Steemfilter uses Google language detection algorithm to filter out non-English posts. No offence intended to non-English authors — later I’ll add custom filters including language.

2. Short post detection

It’s rarely possible to convey something of value in a twitter-like fashion. I believe a good post should be at least 1000 characters long. I know some good photos and videos could be filtered out, so I’ll think about a separate filter using early votes and comments to predict more interesting short posts containing photos or videos.

3. Plagiarism check

Currently I’m using a workaround — instead of direct plagiarism check it just checks if a post wasn’t marked by @cheetah bot. Maybe not all 15-minute old posts get this bot’s attention. Later I’ll incorporate plagiarism check into the code directly.

4. Post with no images

The last check so far is to make sure the author took time to put to her/his post at least one image. Again, I know some posts could be cool even without images, so later I’ll tweak it in the same manner as above.

Technical details

The code is written in PHP and uses official Steem API. The website runs on a WordPress install and can use all the rich functionality of this engine. I can replace the site design easily using ready-made WordPress themes. After things get more stable, I’ll make a custom theme.

This is my first Steemit-related coding project, and I still have to solve the site load time problem — API requests take quite a lot of time despites the site is located at WP Engine, one of the fastest WP hosting platforms out there. Any advice on it would be greatly appreciated.

Future plans

I’m already using Steemfilter on my own to support new authors and find interesting posts to vote for. It works.

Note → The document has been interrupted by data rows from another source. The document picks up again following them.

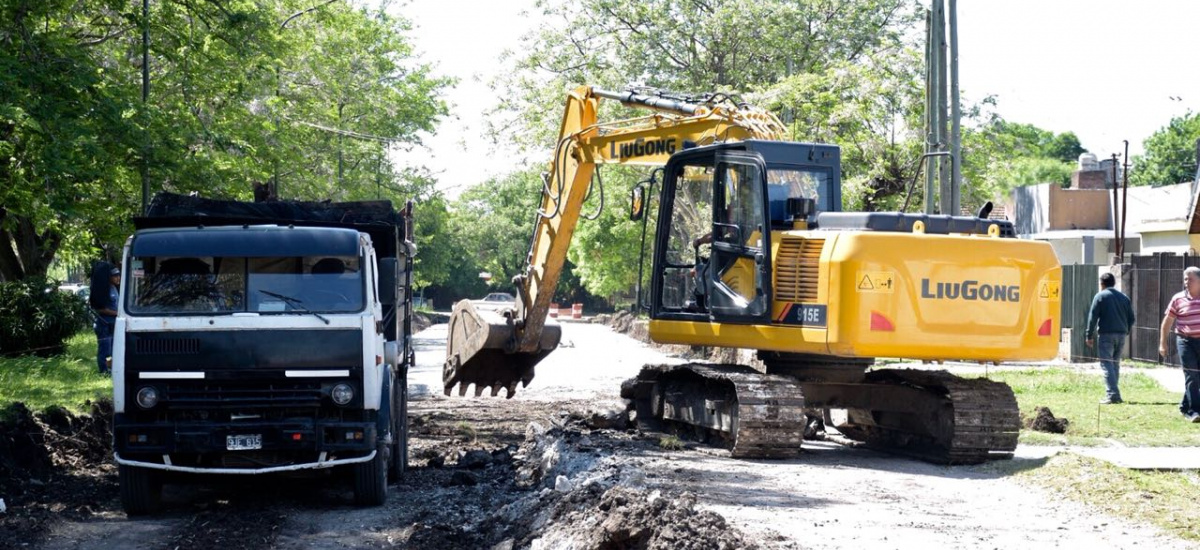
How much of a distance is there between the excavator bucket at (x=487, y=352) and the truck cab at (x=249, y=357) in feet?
20.0

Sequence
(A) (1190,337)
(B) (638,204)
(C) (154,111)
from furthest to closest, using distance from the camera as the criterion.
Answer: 1. (C) (154,111)
2. (A) (1190,337)
3. (B) (638,204)

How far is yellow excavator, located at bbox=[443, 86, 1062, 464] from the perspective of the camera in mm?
13094

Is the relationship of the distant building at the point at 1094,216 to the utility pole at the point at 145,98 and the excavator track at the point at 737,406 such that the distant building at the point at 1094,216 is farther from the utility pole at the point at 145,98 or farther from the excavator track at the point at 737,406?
the utility pole at the point at 145,98

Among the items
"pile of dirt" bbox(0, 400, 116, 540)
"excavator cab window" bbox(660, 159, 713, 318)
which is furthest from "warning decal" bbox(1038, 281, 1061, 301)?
"pile of dirt" bbox(0, 400, 116, 540)

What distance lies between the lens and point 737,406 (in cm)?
1370

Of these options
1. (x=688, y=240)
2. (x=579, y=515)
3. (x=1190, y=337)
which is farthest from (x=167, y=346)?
(x=1190, y=337)

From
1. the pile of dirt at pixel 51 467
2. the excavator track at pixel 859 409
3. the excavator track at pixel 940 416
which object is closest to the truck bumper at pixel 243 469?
the pile of dirt at pixel 51 467

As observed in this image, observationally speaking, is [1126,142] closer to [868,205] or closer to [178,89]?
[868,205]

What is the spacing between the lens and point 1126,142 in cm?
3281

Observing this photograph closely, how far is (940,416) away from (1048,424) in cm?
285

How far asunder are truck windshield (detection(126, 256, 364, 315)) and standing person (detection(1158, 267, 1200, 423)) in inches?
420

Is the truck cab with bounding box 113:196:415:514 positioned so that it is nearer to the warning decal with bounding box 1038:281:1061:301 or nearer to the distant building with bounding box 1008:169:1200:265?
the warning decal with bounding box 1038:281:1061:301

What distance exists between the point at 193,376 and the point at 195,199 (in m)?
3.02

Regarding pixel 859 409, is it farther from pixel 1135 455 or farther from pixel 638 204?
pixel 638 204
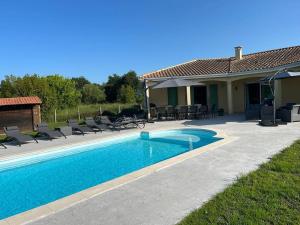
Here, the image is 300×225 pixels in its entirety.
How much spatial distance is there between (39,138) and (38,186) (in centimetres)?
670

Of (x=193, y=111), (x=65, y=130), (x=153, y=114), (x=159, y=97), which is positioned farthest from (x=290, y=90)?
(x=65, y=130)

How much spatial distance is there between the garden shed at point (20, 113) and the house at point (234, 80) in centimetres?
728

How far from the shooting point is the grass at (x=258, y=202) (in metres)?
3.81

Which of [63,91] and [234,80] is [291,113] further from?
[63,91]

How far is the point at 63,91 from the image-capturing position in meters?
40.5

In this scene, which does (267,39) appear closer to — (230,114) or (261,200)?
(230,114)

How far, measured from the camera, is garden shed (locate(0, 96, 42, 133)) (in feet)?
52.3

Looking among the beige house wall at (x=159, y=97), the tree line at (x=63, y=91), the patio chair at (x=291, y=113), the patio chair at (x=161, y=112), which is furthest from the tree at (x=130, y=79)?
the patio chair at (x=291, y=113)

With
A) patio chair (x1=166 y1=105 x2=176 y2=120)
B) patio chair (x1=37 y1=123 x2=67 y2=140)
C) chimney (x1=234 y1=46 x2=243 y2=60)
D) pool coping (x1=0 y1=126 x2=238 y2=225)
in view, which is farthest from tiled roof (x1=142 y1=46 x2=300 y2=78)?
pool coping (x1=0 y1=126 x2=238 y2=225)

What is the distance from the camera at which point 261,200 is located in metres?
4.40

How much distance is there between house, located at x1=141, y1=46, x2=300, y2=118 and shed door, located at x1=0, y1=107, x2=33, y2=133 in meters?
7.59

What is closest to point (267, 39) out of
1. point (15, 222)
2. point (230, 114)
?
point (230, 114)

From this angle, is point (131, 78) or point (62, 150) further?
point (131, 78)

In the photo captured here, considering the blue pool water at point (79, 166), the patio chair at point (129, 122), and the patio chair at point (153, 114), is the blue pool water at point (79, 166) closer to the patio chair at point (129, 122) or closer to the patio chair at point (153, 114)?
the patio chair at point (129, 122)
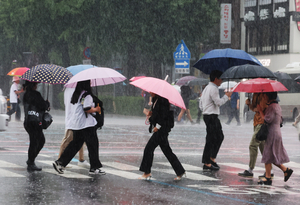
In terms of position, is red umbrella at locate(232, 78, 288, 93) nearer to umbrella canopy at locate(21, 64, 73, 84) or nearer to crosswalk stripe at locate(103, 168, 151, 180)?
crosswalk stripe at locate(103, 168, 151, 180)

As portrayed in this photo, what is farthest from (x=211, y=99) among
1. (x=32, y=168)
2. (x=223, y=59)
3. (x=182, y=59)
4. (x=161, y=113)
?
(x=182, y=59)

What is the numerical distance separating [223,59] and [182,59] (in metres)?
15.5

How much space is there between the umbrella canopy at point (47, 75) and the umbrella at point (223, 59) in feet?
8.77

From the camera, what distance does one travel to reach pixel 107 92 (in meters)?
51.5

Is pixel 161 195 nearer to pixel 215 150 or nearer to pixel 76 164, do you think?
pixel 215 150

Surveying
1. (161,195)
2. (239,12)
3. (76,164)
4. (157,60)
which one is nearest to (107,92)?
(239,12)

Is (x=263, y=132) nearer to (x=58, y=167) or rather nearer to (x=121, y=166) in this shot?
(x=121, y=166)

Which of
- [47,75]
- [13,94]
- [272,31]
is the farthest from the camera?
[272,31]

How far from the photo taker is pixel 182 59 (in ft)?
87.2

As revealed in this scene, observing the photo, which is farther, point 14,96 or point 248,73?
point 14,96

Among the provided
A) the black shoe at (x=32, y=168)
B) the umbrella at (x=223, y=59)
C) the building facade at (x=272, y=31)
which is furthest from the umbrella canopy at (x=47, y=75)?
the building facade at (x=272, y=31)

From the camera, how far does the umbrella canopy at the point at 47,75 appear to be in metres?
9.88

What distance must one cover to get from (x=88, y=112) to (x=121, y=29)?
66.6ft

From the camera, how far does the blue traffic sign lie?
2642 cm
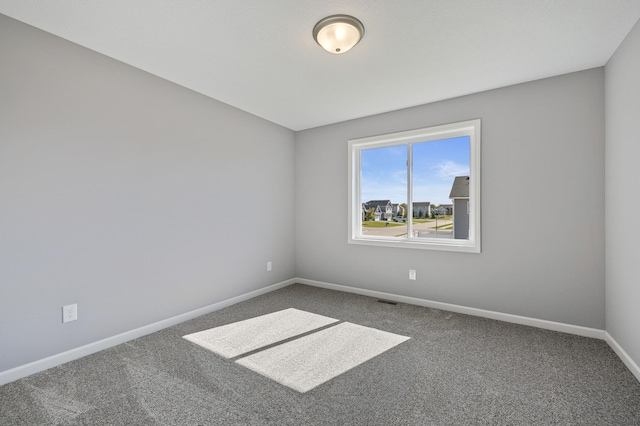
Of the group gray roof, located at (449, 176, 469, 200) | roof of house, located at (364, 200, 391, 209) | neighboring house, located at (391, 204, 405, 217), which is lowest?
neighboring house, located at (391, 204, 405, 217)

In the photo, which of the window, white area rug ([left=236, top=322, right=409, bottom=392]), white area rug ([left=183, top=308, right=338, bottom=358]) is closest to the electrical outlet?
white area rug ([left=183, top=308, right=338, bottom=358])

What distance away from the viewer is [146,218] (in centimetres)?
266

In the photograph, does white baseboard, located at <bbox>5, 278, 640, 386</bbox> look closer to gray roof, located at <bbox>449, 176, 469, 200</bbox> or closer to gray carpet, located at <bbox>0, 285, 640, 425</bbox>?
gray carpet, located at <bbox>0, 285, 640, 425</bbox>

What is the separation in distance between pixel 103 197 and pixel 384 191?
3107 mm

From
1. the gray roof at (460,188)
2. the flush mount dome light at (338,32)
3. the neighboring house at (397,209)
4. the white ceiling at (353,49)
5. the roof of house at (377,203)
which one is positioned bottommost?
the neighboring house at (397,209)

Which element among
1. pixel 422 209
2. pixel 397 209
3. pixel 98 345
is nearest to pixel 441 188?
pixel 422 209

The closest steps I’m considering is adding customizable filters, especially for tags and languages support. The closest next step would be a possibility to load fresh #introduceyourself posts.

If the project proves useful, I’m thinking about adding more complex text analysis tools like readability tests, topic detection or English grammar check to filter out posts translated with Google.

How you can help

Try using Steemfilter for a while and share your experiences to help me polishthe algorithm as well as the look and feel. If you’re an experienced Steemit coder, I will be happy if you answer a few questions I can’t solve on my own yet. Just leave a comment here if you’re willing to help and I’ll connect to you on discord. Resteem this post so that it could to reach more people and get more feedback.


Thanks to @voorash for helpful answers.